● 元の文書:
**********

「1型糖尿病って何?」、「1型糖尿病と宣告されて、不安でいっぱい・・・」
そんな思いで、この記事にたどり着かれたのではないでしょうか?
実際、1型糖尿病って検索すると、色んなサイトであることないことメッチャ書かれてます。(合併症が出やすいとか短命とか・・・しっかり治療したらそんなこと無いんですけどね)
なので、基本的には「日本IDDMネットワーク」などの公式情報を信じることをオススメしますが、病気の公式サイトって取っ付きにくかったりしますよね。
この記事では、『初めて1型糖尿病を知った』という方向けに、1型糖尿病の原因と治療法について必要な知識をまとめてあります。
1型糖尿病になじみの無い方にも、1型糖尿病に対してポジティブなイメージを持っていただけると嬉しいです。
- 目次 -
1.1型糖尿病とは

1-1.1型糖尿病の原因は?
糖尿病=生活習慣病のイメージが強いと思いますが、
1型糖尿病は、生活習慣病ではありません。
1型糖尿病は、すい臓のβ細胞(ベータ細胞:血糖値を下げる働きをもつホルモンであるインスリンを分泌する細胞)がウイルス感染など何らかの原因により破壊されてしまい、インスリンを出すことができなるなるために発症します。
1型糖尿病になってしまうと、膵臓からインスリンが出ないため、食べ物から吸収した糖をエネルギーとして使うことができなくなり高血糖となります。

**********

● 表示情報:

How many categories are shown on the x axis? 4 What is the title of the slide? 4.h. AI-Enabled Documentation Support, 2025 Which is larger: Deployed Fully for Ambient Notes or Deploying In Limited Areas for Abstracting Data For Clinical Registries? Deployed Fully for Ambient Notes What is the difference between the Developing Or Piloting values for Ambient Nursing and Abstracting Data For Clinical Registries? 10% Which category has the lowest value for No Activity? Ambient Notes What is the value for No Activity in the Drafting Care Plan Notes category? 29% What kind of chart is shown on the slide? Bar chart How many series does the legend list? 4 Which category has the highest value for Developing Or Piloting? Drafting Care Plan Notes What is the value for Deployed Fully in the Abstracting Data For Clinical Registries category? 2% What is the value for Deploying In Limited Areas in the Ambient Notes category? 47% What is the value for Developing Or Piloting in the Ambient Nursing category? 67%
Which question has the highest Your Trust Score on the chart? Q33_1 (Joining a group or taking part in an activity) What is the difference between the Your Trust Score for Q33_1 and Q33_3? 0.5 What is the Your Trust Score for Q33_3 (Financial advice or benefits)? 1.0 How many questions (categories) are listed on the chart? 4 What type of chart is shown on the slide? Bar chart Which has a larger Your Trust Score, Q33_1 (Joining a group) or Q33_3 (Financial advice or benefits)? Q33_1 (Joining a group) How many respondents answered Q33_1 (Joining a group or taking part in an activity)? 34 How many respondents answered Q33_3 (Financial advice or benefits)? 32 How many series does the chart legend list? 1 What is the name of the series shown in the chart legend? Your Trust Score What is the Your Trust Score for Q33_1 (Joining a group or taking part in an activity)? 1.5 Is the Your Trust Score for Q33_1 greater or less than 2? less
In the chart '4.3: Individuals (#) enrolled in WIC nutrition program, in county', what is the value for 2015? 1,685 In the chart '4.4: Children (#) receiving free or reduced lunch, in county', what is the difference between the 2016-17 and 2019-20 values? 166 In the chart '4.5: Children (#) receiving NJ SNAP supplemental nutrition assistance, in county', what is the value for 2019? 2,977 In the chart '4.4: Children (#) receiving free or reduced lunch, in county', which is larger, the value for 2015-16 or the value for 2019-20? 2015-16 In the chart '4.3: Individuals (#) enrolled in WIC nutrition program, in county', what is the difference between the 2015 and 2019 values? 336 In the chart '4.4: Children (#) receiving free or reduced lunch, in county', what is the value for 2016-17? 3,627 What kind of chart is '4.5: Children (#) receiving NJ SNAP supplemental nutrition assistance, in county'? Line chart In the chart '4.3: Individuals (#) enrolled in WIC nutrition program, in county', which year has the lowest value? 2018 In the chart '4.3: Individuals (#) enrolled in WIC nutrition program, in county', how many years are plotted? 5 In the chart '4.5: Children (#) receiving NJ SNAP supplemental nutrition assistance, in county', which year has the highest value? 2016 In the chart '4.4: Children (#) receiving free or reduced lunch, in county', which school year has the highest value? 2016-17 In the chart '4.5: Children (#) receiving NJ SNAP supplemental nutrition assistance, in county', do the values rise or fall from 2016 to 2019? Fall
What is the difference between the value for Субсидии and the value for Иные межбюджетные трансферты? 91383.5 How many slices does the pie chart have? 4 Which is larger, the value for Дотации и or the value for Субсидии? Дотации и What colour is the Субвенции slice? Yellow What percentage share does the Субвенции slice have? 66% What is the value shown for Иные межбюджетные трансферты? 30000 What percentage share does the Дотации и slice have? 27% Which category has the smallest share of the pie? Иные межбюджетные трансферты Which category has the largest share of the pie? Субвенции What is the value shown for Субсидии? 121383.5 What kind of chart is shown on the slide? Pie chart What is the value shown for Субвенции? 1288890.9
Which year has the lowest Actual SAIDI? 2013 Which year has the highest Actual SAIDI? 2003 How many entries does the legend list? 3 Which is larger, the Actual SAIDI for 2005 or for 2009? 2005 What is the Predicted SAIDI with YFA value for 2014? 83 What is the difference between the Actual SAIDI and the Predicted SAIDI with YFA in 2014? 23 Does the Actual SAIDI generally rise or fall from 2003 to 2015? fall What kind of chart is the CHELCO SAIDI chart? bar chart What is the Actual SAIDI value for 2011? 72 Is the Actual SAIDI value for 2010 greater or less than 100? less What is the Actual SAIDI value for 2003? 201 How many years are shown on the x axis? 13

**********

元の文書によると、1型糖尿病はすい臓のどの細胞が破壊されて発症するか。

● 解答: インスリンを分泌するすい臓のβ細胞が破壊されて発症する。